Consider Daniel Patrick Moynihan’s controversial 1965 report commissioned by President Lyndon B. Johnson. Titled The Negro Family: The Case for National Action, the report has had far-reaching implications:

That the Negro American has survived at all is extraordinary––a lesser people might simply have died out, as indeed others have. . . . But it may not be supposed that the Negro American community has not paid a fearful price for the incredible mistreatment to which it has been subjected over the past three centuries.

President Johnson responded to this report by saying, “For this, most of all, white America must accept responsibility. It flows from centuries of oppression and persecution of the Negro man. It flows from the long years of degradation and discrimination, which have attacked his dignity and assaulted his ability to produce for his family.” I would add that it has assaulted his ability to emote for the ultimate health of his family.

Generational trauma is passed down. Black folks in America have been exposed to this trauma since we came over in boats, and we’re still feeling it today. As the saying goes, hurt people hurt people. However, if that’s so, the opposite can also be true. Healed people can heal people. Healthy people who heal from these wounds need to share the tools they used to break the cycle of trauma. Historically, most of these tools could be accessed only if you had enough money—what we called “white money” when I was growing up. But with the digitization of the world and allies rising across ethnic lines, these tools are now in our reach. Through them God is setting many of my people free.

Healed people can heal people.

I am writing this book to redefine Blackness and establish a new “Black card,” so to speak. Carriers of this card will no longer be ashamed of admitting that past traumas have hurt them. They will embrace the truth that it is healthy to learn how to understand trauma and heal from it.
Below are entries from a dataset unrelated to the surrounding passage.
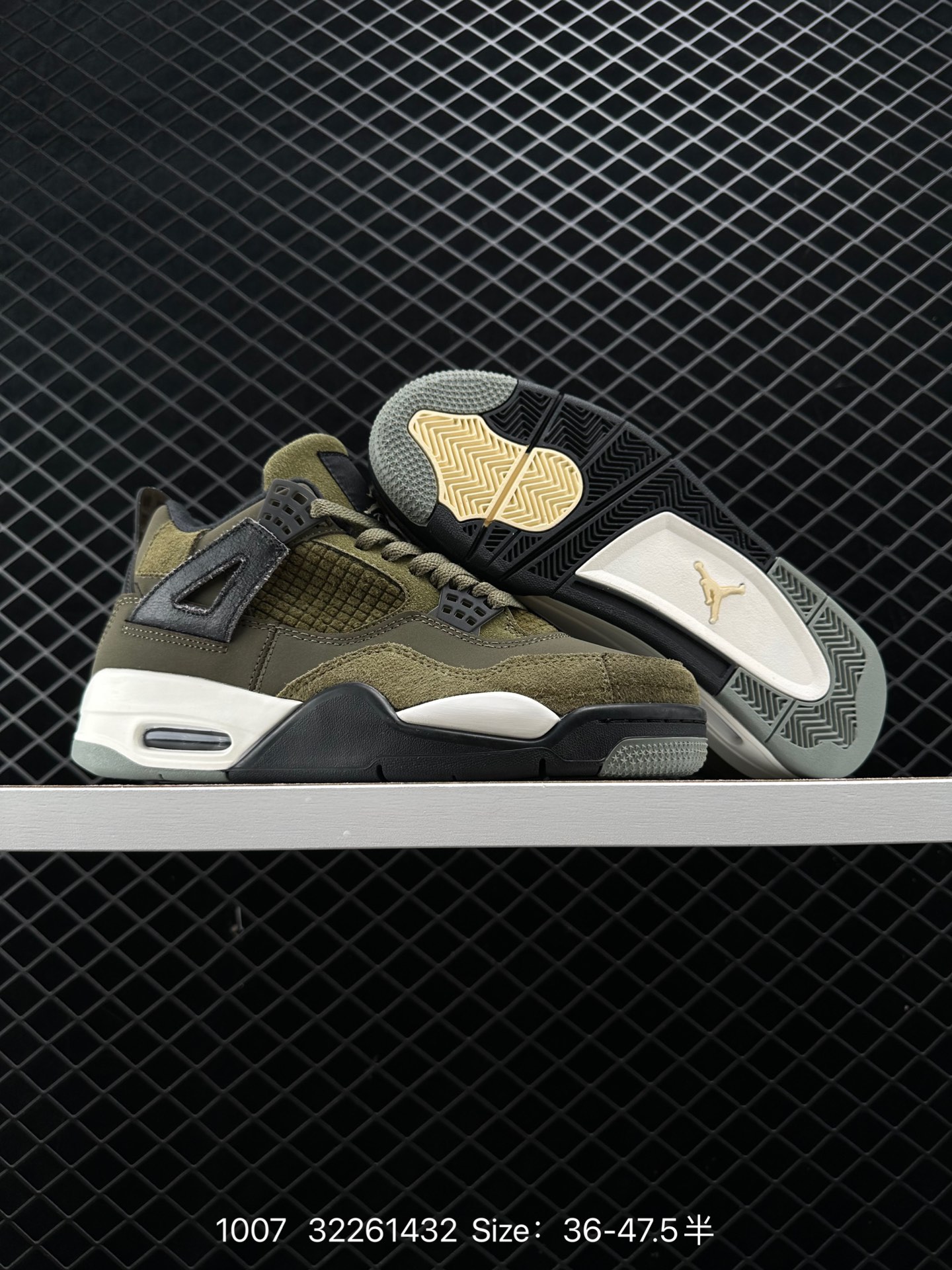 Nike Wmns Air Jordan 4 Retro GS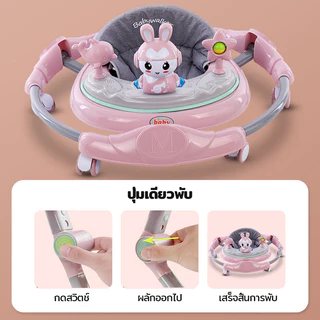 EvianAngel รถหัดเดินเด็กรถเ XB06 รถเด็กหัดเดิน รถหัดเดิน รถขาไถ Baby Walker มีเพลง มีไฟ ที่นั่งปรับได้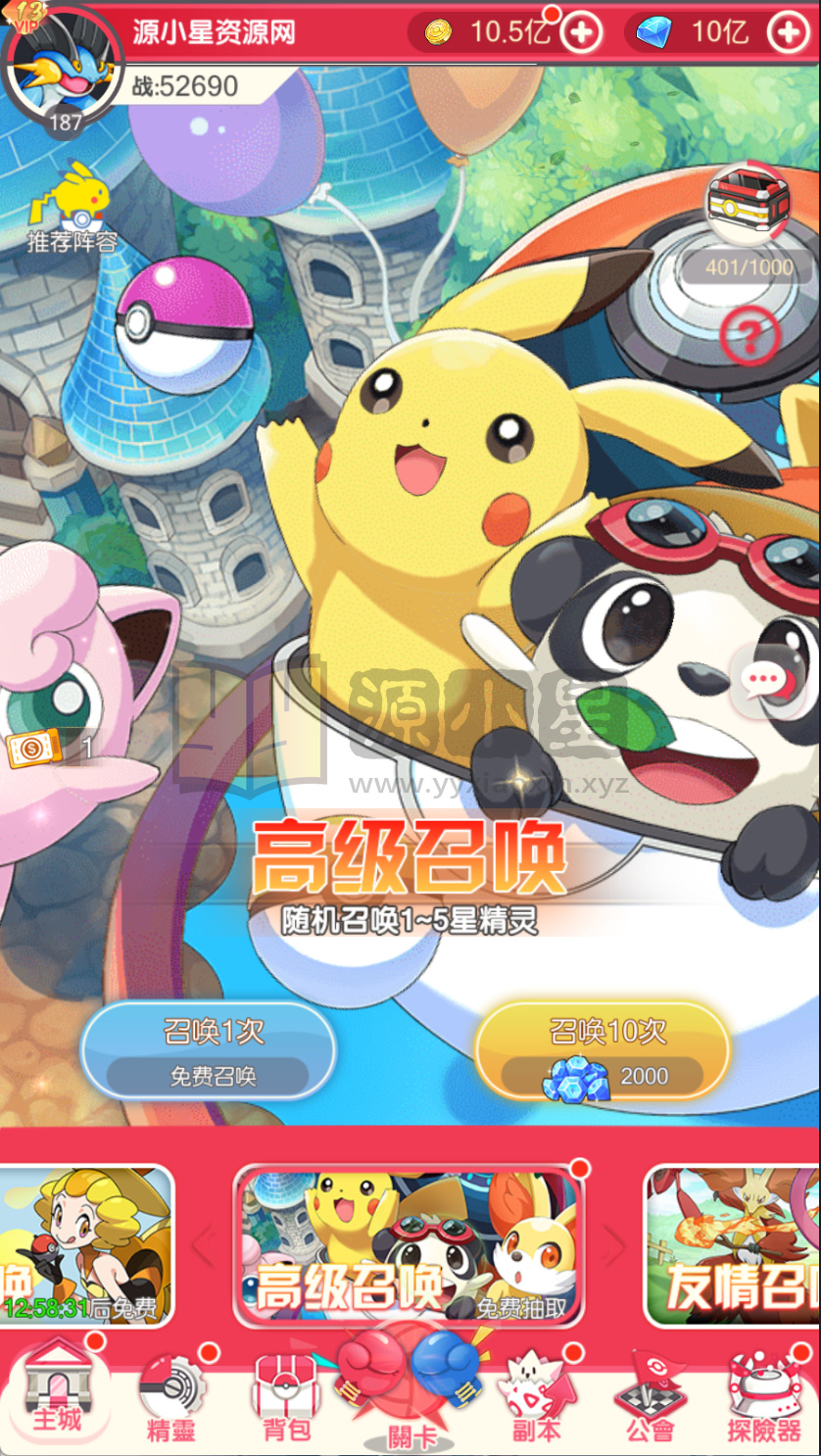 图片[2]-卡牌回合手游【口袋新世代快乐币内购跨服版SS换皮】Linux服务器端+安卓+CDK授权后台+搭建教程 - 源小星资源网-游戏源码网-源小星资源网-游戏源码网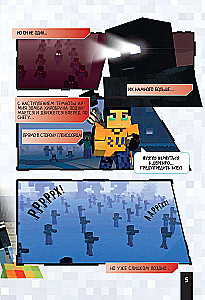 Minecraft. Царство страха. Графический роман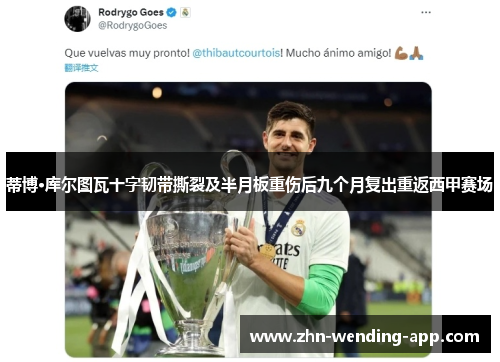 蒂博·库尔图瓦十字韧带撕裂及半月板重伤后九个月复出重返西甲赛场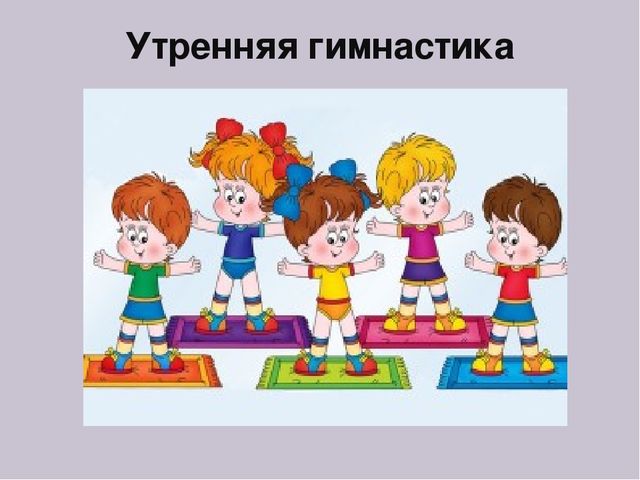 Презентация для родителей к родительскому собранию Здоровые дети-счастливые родители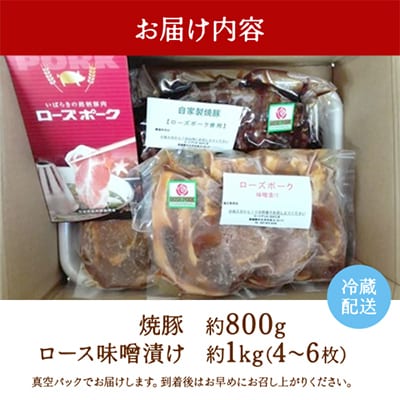 ローズポーク自家製焼豚・味噌漬けセット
Trauma isn’t just war flashbacks. It’s having to raise your siblings because you were fatherless. It’s having to raise yourself because your mother was dealing with her own crises. It’s having a father who left you and your siblings at home while he roamed the streets looking for a fix. It’s being neglected because you were raised by a single parent who dealt with their trauma in silence. Aside from my own experiences, I’ve heard countless stories like this from others.